### DOCUMENT SOURCE

Théâtre
« Eurydice n’est pas revenue », mais peu importe…

« Eurydice n’est pas revenue », mais peu importe…

18 October 2019 | PAR Magali Sautreuil

Maintes fois adapté, le mythe grec d’Orphée et Eurydice est un grand classique. Il n’est de ce fait d’exercice plus périlleux que celui de vouloir le mettre en scène une énième fois, tout en innovant. Un défi que Thibaud Tannenberg relève haut la main avec Eurydice n’est pas revenue, en situant cette histoire dans une hétérotopie totalement absurde. Laissez-vous surprendre par cette pièce résolument contemporaine, présentée au théâtre de Nesle jusqu’au 27 octobre 2019.   

En off, un conteur nous relate la triste histoire d’amour entre la dryade Eurydice et Orphée, le fils du roi de Thrace Œagre et de Calliope, muse de l’Éloquence et de la Poésie, ou de Clio, selon les versions.

### DONNÉES FOURNIES
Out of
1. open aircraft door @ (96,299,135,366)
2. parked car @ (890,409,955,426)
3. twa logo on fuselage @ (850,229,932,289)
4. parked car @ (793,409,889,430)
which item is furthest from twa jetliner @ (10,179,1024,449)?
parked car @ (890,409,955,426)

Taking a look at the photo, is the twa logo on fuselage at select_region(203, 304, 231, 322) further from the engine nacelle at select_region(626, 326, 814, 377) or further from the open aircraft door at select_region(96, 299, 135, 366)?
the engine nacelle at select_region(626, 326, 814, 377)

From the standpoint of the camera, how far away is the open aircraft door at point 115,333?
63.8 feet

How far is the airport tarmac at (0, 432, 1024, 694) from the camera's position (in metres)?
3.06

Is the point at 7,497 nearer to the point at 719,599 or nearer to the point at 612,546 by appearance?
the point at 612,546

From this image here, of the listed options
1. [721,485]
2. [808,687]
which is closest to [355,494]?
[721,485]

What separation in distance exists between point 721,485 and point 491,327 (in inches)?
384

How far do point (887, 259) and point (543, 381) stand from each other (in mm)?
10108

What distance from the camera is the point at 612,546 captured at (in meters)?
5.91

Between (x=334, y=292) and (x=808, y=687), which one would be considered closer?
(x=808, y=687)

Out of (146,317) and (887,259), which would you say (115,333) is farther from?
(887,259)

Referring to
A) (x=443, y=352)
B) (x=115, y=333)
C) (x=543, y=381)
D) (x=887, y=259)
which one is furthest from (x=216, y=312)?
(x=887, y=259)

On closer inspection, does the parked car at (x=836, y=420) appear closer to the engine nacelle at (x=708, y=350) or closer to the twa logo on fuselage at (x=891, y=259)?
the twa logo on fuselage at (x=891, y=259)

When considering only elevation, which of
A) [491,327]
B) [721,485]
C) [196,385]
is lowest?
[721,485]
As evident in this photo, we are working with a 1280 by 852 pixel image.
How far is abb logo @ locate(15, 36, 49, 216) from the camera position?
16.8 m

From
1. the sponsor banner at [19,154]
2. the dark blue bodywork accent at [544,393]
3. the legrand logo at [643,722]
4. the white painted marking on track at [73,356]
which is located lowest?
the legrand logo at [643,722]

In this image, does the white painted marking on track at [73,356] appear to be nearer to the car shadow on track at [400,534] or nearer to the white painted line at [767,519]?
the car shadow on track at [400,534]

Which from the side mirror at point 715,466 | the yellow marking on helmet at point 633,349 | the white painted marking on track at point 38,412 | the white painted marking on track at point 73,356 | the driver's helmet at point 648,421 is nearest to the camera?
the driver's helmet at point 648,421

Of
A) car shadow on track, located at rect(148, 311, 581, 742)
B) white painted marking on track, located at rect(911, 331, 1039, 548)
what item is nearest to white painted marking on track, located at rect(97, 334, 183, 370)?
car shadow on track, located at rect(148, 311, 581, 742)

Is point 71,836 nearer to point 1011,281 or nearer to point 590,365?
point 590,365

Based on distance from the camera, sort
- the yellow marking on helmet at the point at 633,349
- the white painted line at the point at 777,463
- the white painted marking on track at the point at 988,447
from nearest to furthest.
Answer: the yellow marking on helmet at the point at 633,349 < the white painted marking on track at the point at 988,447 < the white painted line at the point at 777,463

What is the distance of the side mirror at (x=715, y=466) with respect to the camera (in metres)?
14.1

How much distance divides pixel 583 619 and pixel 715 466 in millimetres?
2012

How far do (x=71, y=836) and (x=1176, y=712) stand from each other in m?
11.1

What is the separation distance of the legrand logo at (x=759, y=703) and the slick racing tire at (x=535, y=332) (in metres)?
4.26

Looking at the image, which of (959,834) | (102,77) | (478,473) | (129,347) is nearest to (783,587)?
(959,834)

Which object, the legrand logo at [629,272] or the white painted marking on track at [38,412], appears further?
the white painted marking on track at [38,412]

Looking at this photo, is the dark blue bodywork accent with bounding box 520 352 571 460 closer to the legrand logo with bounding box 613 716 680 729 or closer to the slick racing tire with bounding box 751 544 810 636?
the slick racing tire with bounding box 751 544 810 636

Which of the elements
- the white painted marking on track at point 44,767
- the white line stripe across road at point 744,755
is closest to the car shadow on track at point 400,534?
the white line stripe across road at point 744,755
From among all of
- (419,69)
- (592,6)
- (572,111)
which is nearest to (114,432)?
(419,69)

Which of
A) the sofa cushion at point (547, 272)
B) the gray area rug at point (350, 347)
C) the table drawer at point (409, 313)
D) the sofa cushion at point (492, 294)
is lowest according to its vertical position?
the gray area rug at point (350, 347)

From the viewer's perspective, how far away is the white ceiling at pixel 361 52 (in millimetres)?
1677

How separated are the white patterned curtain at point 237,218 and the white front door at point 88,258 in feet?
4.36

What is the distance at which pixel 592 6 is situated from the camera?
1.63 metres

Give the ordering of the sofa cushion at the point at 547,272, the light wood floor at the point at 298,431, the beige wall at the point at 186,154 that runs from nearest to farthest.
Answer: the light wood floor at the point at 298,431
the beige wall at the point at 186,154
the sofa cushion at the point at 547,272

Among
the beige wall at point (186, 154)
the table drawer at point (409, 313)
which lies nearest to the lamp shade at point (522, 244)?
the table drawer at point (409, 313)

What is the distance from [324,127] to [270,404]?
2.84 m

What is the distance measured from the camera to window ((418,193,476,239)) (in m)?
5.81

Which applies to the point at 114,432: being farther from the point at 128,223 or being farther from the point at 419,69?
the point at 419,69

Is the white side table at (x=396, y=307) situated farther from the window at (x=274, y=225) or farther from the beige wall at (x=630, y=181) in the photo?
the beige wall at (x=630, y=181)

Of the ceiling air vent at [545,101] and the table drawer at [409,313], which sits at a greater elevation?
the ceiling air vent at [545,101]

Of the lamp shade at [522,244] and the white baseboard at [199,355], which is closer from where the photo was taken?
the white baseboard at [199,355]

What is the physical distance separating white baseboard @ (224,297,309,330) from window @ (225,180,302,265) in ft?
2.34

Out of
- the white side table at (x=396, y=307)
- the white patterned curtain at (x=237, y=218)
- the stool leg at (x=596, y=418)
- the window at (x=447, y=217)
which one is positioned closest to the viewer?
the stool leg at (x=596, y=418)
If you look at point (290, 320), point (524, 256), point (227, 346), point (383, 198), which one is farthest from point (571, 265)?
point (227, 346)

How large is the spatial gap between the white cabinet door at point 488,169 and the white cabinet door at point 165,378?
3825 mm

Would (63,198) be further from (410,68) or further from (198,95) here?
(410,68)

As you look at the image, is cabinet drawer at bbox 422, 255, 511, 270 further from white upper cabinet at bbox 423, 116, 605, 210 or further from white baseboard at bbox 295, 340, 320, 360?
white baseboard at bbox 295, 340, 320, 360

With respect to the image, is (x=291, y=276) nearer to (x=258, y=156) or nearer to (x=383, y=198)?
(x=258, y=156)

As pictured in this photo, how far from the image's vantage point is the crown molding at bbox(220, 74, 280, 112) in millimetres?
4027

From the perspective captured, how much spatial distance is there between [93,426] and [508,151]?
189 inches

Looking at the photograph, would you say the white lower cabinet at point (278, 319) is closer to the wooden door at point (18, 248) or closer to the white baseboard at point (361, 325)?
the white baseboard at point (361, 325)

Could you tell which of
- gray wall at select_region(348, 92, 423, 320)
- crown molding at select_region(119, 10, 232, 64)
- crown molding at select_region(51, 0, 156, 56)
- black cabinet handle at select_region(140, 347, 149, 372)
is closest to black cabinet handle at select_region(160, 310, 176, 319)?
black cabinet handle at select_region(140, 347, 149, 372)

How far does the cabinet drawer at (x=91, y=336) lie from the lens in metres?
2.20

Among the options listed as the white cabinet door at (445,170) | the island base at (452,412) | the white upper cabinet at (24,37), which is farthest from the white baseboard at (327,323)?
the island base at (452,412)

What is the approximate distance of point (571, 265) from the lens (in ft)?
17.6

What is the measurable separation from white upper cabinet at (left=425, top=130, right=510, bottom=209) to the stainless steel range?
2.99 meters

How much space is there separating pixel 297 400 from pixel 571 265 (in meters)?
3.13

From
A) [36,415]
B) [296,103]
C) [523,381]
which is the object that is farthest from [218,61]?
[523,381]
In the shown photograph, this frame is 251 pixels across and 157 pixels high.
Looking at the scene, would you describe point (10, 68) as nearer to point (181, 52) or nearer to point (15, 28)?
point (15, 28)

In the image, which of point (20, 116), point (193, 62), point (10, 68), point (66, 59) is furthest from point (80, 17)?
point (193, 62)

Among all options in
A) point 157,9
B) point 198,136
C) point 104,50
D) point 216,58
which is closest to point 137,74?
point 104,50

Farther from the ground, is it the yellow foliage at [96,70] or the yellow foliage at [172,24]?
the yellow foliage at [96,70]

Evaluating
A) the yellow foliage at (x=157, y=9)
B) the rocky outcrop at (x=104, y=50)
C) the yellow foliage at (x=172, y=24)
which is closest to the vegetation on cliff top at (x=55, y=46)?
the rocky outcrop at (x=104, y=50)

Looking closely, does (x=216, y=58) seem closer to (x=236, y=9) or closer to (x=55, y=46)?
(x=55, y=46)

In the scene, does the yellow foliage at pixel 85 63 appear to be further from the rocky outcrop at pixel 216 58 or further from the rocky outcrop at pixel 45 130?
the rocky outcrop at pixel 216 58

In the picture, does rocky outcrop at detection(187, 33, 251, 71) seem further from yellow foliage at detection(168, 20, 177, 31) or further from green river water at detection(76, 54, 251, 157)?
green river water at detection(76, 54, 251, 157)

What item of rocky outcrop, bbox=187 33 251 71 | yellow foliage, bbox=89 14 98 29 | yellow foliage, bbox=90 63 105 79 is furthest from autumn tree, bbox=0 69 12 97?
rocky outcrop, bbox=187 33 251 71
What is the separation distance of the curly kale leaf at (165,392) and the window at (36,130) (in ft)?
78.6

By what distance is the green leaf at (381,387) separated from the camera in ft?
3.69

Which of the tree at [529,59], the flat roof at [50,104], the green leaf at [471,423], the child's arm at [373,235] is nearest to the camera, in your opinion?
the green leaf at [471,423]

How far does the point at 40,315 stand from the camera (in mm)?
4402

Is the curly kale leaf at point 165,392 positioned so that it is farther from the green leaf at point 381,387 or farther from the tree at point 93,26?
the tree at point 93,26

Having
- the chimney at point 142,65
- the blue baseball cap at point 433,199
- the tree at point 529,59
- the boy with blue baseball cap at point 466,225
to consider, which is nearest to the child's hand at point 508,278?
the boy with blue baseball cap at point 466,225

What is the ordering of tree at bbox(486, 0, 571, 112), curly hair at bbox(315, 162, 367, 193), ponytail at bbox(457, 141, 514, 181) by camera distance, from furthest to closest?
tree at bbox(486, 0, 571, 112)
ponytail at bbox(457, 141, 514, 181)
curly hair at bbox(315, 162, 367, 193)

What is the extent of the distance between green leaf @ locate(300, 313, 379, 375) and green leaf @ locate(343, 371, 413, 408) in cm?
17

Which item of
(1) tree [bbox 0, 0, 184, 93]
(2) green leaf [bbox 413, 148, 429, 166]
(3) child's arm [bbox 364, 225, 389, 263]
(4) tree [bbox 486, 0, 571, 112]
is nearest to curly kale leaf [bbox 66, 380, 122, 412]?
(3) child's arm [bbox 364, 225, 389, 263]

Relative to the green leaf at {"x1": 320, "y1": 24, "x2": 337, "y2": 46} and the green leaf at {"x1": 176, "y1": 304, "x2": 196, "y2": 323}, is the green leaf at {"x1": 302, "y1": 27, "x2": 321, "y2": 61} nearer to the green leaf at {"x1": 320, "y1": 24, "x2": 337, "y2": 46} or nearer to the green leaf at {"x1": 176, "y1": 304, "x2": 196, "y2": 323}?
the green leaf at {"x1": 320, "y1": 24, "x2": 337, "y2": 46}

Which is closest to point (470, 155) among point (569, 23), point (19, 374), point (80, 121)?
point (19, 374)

### CONSIGNES
A) Selon le document source, jusqu’à quelle date la pièce est-elle présentée au théâtre de Nesle ?
B) Reprenez le document source consacré à la pièce « Eurydice n’est pas revenue » et prolongez-le à partir de sa dernière phrase.
Les entrées forment un matériau distinct du document source.

### RÉPONSES
A) Jusqu’au 27 octobre 2019.

B)
Mais l’adaptation moderne qui nous attend est d’une toute autre nature, puisqu’elle nous transporte aux portes d’un Enfer, non pas grec, mais chrétien. Nombreuses sont d’ailleurs les allusions mélangeant paganisme (muse, Clio, Orphée, Eurydice, Hadès, chien à trois têtes…) et christianisme (l’Enfer, le Purgatoire, saint Michel, Lazare…), religion dans laquelle Orphée semble chercher un quelconque réconfort. Cela permet de situer l’histoire dans un temps autre que celui de l’Antiquité, à l’instar de l’environnement dans lequel évoluent les différents personnages et que le metteur en scène Fabrice Eberhard qualifie « d’antichambre de l’Enfer ». 

En effet, à gauche de la scène, ne porte épaisse élimée par le temps se dresse entre la fournaise rougeoyante et le lieu de vie et de travail d’Orphée (Julien Urrutia) et de son père Œagre (Christian Geffroy). Charron les a chargés d’entretenir ce brasier infernal, avec l’interdiction formelle d’ouvrir cette barrière qui les protège à la fois des flammes et de leur chaleur insoutenable. Grâce à une petite trappe aménagée à hauteur des yeux, ils peuvent cependant s’acquitter en toute quiétude de leur mission, tels de bons ouvriers !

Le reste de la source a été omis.